This blog is part of an online learning platform which includes the Pathways to New Community Paradigms Wiki and a number of other Internet based resources to explore what is termed here 'new community paradigms' which are a transformational change brought about by members of a community.


It is intended to offer resources and explore ideas with the potential of purposefully directing the momentum needed for communities to create their own new community paradigms.


It seeks to help those interested in becoming active participants in the governance of their local communities rather than merely passive consumers of government service output.
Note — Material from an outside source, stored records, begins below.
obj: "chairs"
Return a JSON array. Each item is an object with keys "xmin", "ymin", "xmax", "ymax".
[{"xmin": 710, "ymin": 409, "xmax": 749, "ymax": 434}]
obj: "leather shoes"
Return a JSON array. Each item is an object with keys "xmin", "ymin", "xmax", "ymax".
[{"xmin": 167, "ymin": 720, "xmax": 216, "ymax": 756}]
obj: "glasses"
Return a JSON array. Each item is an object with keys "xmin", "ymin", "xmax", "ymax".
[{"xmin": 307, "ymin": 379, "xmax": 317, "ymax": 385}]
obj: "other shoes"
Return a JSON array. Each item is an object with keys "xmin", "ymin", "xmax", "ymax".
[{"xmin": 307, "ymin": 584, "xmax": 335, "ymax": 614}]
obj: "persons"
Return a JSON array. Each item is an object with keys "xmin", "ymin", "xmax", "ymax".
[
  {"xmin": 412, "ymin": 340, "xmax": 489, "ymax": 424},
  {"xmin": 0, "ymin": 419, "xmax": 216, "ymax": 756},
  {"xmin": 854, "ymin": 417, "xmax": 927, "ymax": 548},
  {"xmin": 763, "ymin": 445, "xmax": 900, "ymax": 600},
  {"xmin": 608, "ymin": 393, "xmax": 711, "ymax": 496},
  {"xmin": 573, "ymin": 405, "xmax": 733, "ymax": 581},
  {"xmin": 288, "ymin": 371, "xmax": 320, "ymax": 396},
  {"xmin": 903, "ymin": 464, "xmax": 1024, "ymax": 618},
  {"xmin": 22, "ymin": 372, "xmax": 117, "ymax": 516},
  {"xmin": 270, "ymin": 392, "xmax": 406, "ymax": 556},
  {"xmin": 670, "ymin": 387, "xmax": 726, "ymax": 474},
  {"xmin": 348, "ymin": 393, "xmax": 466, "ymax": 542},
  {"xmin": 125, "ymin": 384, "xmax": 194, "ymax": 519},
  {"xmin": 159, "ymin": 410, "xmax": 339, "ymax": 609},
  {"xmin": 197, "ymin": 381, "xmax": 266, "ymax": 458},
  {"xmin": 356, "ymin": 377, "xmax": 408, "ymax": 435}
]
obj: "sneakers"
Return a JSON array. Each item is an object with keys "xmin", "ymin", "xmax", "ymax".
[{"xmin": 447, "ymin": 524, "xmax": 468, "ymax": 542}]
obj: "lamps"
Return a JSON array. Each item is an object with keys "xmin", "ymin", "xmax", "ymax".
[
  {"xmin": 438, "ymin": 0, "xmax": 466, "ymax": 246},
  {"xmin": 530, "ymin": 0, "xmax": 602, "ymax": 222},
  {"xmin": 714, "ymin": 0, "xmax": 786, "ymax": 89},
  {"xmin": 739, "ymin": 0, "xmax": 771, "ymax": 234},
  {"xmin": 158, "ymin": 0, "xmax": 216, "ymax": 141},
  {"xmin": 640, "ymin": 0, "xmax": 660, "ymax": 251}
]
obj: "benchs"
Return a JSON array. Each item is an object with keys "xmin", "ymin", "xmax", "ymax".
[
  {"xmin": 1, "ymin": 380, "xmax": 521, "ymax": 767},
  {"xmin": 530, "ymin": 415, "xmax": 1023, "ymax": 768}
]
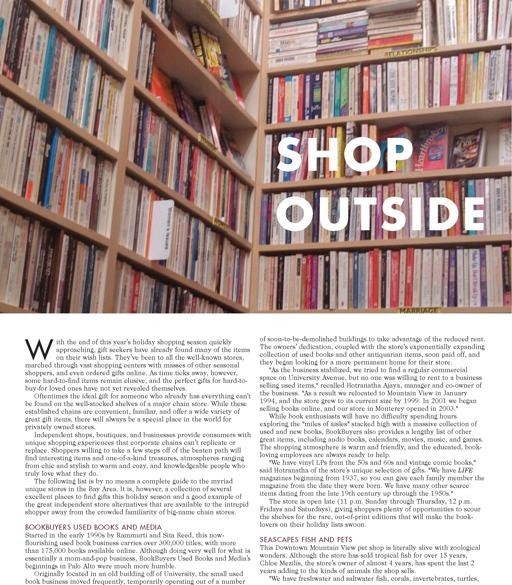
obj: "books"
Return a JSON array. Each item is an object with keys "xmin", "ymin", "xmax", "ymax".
[
  {"xmin": 270, "ymin": 0, "xmax": 512, "ymax": 65},
  {"xmin": 260, "ymin": 245, "xmax": 512, "ymax": 310},
  {"xmin": 0, "ymin": 207, "xmax": 107, "ymax": 313},
  {"xmin": 261, "ymin": 180, "xmax": 453, "ymax": 244},
  {"xmin": 0, "ymin": 95, "xmax": 115, "ymax": 240},
  {"xmin": 403, "ymin": 48, "xmax": 512, "ymax": 110},
  {"xmin": 267, "ymin": 62, "xmax": 403, "ymax": 122},
  {"xmin": 380, "ymin": 126, "xmax": 410, "ymax": 174},
  {"xmin": 147, "ymin": 0, "xmax": 259, "ymax": 121},
  {"xmin": 455, "ymin": 176, "xmax": 512, "ymax": 235},
  {"xmin": 452, "ymin": 128, "xmax": 486, "ymax": 168},
  {"xmin": 204, "ymin": 0, "xmax": 263, "ymax": 67},
  {"xmin": 140, "ymin": 24, "xmax": 254, "ymax": 176},
  {"xmin": 39, "ymin": 0, "xmax": 132, "ymax": 70},
  {"xmin": 265, "ymin": 122, "xmax": 380, "ymax": 181},
  {"xmin": 115, "ymin": 260, "xmax": 237, "ymax": 312},
  {"xmin": 411, "ymin": 123, "xmax": 449, "ymax": 170},
  {"xmin": 0, "ymin": 0, "xmax": 123, "ymax": 150},
  {"xmin": 498, "ymin": 124, "xmax": 512, "ymax": 165},
  {"xmin": 129, "ymin": 95, "xmax": 253, "ymax": 238},
  {"xmin": 121, "ymin": 176, "xmax": 249, "ymax": 306}
]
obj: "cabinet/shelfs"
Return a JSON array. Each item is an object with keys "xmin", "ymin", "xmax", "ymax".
[
  {"xmin": 252, "ymin": 0, "xmax": 511, "ymax": 314},
  {"xmin": 0, "ymin": 0, "xmax": 265, "ymax": 315}
]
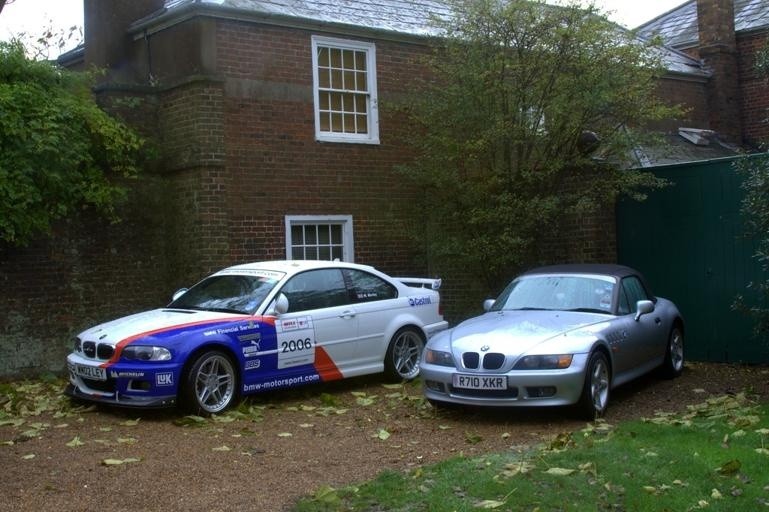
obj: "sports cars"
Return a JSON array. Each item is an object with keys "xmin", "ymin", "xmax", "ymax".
[{"xmin": 419, "ymin": 263, "xmax": 687, "ymax": 420}]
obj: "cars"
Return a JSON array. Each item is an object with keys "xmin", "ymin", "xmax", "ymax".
[{"xmin": 61, "ymin": 257, "xmax": 449, "ymax": 417}]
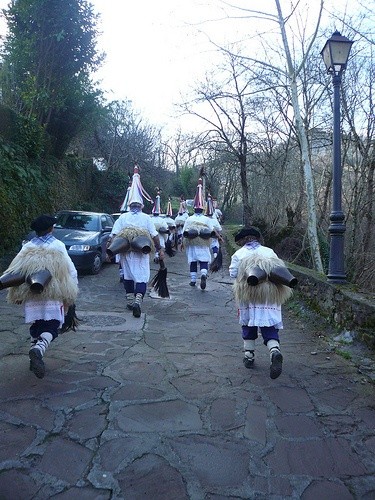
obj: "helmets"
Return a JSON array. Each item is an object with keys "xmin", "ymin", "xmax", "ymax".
[
  {"xmin": 166, "ymin": 193, "xmax": 173, "ymax": 216},
  {"xmin": 178, "ymin": 196, "xmax": 187, "ymax": 215},
  {"xmin": 208, "ymin": 194, "xmax": 218, "ymax": 208},
  {"xmin": 119, "ymin": 173, "xmax": 132, "ymax": 212},
  {"xmin": 204, "ymin": 196, "xmax": 213, "ymax": 216},
  {"xmin": 152, "ymin": 186, "xmax": 162, "ymax": 214},
  {"xmin": 194, "ymin": 178, "xmax": 206, "ymax": 210},
  {"xmin": 127, "ymin": 162, "xmax": 154, "ymax": 206}
]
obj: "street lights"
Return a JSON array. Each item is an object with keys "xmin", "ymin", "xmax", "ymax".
[{"xmin": 318, "ymin": 27, "xmax": 356, "ymax": 283}]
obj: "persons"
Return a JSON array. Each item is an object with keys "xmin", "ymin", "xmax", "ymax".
[
  {"xmin": 116, "ymin": 209, "xmax": 222, "ymax": 282},
  {"xmin": 182, "ymin": 207, "xmax": 213, "ymax": 290},
  {"xmin": 107, "ymin": 202, "xmax": 165, "ymax": 318},
  {"xmin": 229, "ymin": 225, "xmax": 284, "ymax": 379},
  {"xmin": 8, "ymin": 213, "xmax": 78, "ymax": 379}
]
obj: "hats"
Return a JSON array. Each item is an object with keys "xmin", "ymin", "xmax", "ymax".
[
  {"xmin": 31, "ymin": 214, "xmax": 57, "ymax": 230},
  {"xmin": 234, "ymin": 225, "xmax": 264, "ymax": 245}
]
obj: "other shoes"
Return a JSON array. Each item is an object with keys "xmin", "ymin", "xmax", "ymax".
[
  {"xmin": 268, "ymin": 346, "xmax": 283, "ymax": 379},
  {"xmin": 200, "ymin": 273, "xmax": 207, "ymax": 290},
  {"xmin": 132, "ymin": 293, "xmax": 143, "ymax": 318},
  {"xmin": 153, "ymin": 253, "xmax": 160, "ymax": 264},
  {"xmin": 126, "ymin": 293, "xmax": 134, "ymax": 309},
  {"xmin": 189, "ymin": 280, "xmax": 196, "ymax": 286},
  {"xmin": 243, "ymin": 349, "xmax": 255, "ymax": 367},
  {"xmin": 28, "ymin": 345, "xmax": 45, "ymax": 379}
]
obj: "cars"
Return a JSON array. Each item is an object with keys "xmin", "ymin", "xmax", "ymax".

This blog seeks to assist individuals wanting to redefine their role in producing a more direct democratic form of governance by participating both in defining the political body and establishing the policies that will have an impact their community so that new paradigms for their community can be chosen rather than imposed.


Friday, August 17, 2012

Formally Introducing the New Community Paradigms Mind-map

The New Community Paradigms mind-map was recently introduced but not formally.  This introduction is admittedly an expression of my inner geek and a growing interest in Systems Thinking.

This is still at a rudimentary stage of development subject not only to the addition of new data and information as well as revisions and reorganization but it provides a useable conceptual framework.
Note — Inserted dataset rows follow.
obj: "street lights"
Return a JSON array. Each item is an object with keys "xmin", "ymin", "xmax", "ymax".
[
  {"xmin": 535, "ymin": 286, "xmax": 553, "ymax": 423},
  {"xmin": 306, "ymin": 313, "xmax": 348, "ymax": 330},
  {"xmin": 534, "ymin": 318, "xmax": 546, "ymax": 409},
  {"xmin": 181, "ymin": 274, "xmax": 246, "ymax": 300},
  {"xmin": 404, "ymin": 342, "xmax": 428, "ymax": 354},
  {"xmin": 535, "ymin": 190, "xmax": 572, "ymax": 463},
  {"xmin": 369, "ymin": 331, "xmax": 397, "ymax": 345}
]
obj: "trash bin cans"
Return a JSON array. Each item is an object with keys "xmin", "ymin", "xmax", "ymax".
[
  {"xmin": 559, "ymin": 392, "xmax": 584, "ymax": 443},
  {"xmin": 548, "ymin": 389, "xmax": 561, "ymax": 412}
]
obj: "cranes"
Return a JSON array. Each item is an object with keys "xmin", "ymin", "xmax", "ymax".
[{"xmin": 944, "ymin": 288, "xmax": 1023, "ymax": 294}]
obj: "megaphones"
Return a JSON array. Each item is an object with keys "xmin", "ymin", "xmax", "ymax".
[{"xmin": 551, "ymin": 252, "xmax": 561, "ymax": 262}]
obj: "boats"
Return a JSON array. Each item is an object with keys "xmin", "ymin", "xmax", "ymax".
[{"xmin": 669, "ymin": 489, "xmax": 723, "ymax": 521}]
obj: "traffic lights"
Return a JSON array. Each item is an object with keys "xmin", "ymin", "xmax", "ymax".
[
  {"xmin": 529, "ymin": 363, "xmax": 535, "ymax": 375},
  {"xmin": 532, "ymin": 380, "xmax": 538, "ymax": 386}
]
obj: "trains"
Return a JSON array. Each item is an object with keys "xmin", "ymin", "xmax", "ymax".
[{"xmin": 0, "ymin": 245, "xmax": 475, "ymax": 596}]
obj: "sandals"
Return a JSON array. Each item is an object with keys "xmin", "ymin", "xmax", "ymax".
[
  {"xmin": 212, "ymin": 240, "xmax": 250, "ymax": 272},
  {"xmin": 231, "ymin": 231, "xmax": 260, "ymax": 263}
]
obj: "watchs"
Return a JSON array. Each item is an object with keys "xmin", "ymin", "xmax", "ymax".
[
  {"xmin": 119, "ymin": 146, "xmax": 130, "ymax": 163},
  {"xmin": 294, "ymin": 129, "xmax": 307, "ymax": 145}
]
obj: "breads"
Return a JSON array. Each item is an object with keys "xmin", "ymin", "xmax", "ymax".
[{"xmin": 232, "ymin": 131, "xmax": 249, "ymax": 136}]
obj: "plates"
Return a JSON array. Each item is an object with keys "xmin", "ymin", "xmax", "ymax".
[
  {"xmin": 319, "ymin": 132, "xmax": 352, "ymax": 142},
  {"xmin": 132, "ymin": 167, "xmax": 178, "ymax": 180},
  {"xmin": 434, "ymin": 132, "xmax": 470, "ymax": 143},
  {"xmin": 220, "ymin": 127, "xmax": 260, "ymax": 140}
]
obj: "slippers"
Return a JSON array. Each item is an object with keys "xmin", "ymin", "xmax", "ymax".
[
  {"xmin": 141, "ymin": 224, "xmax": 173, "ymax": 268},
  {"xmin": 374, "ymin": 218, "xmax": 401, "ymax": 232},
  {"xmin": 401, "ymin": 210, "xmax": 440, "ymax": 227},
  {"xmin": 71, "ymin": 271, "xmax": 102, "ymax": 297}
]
As explained previously the different ideas making up the mind map mirror the concepts found within the wiki-sections and wiki-pages of the New Community Paradigms wiki.  The posts of this blog have also been interrelated with the mind-map.  The mind-map makes use of the same information as found in this blog and the related wiki but provides pathways for different insights.

The continuing process of creating the mind-map helps to demonstrate why functions in any enterprise, whether public or private, may first be separated then segregated and finally become 'siloed' working for their own continued existence and not their original mission if left unexamined and unchallenged.

This is also true of the conceptual framework behind thinking about a system of community governance and economic development.  Economic concerns and environmental concerns are often put in opposition to each other as if we have the choice of succeeding in one but not the other or that the other would simply take care of itself.  Even when not put in opposition, it is often difficult to see how different functions can be related to each other so we concentrate on one to the detriment of the other.

The New Community Paradigms mind-map helps to both discover unrealized connections and redefine connections.  One example was changing from a concept of Community Environment to Community Ecology.  Dictionary.com provides the following definitions:

en·vi·ron·ment

  [en-vahy-ruhn-muhnt, -vahy-ern-] Show IPA
noun
1.
the aggregate of surrounding things, conditions, orinfluences; surroundings; milieu.
2.
Ecology the air, water, minerals, organisms, and all other external factors surrounding and affecting a given organism at any time.
3.
the social and cultural forces that shape the life of a personor a population.
4.
Computers the hardware or software configuration, or themode of operation, of a computer system: In a time-sharingenvironment, transactions are processed as they occur.
5.
an indoor or outdoor setting that is characterized by the presence of environmental art  that is itself designed to be site-specific.

e·col·o·gy

  [ih-kol-uh-jee]  Show IPA
noun
1.
the branch of biology dealing with the relations and interactions between organisms and their environment,including other organisms.
2.
Also called human ecology. the branch of sociology concerned with the spacing and interdependence of people and institutions.


It was judged to be more appropriate to associate the word ecology with community rather than the word environment because it provided a greater biological orientation to the concept of community and the process of relating to the environment.  It is differentiated from the concept of Places at the highest level of the map having an equal, related but different function.

The concept of Community Ecology connects to the concepts of Sustainability and Environment, which in turn connects back through Built Environment (which still needs to be developed) to Places and the concept of Livable Communities.

Thinking about relationships and interactions between the community and its environment also assists in starting to consider the relationship of Streets and Transportation to Community Ecology, Places and Regional Economics.

The Brain.com system of mind-mapping involves creating a framework of parent and child connections concerning various ideas, concepts, data or other features.  It also includes something called a jump link which is for concepts that are not related in a hierarchal manner but are still important for understanding, such as Community Ecology with Streets and Transportation.

One tweak of the New Community Paradigms mind-map is to redefine the jump links to serve as bridge links  defining certain concepts as the conceptual intersection of two separate and perhaps seemingly unrelated concepts.

One example is Place as Economic and Social Engine which is connected both to the concepts of Places and Economics through the wiki and associated blog posts.  It also provides a conceptual connection to Strong Towns though it needs to be made clear that the connections are from my perspective not necessarily theirs.

Tomorrow I am going to write about someone who expanded the concept of ecology even further applying it not only to the economic concerns of the community but to the overall health of the community itself.  Now just have to think about how to map it.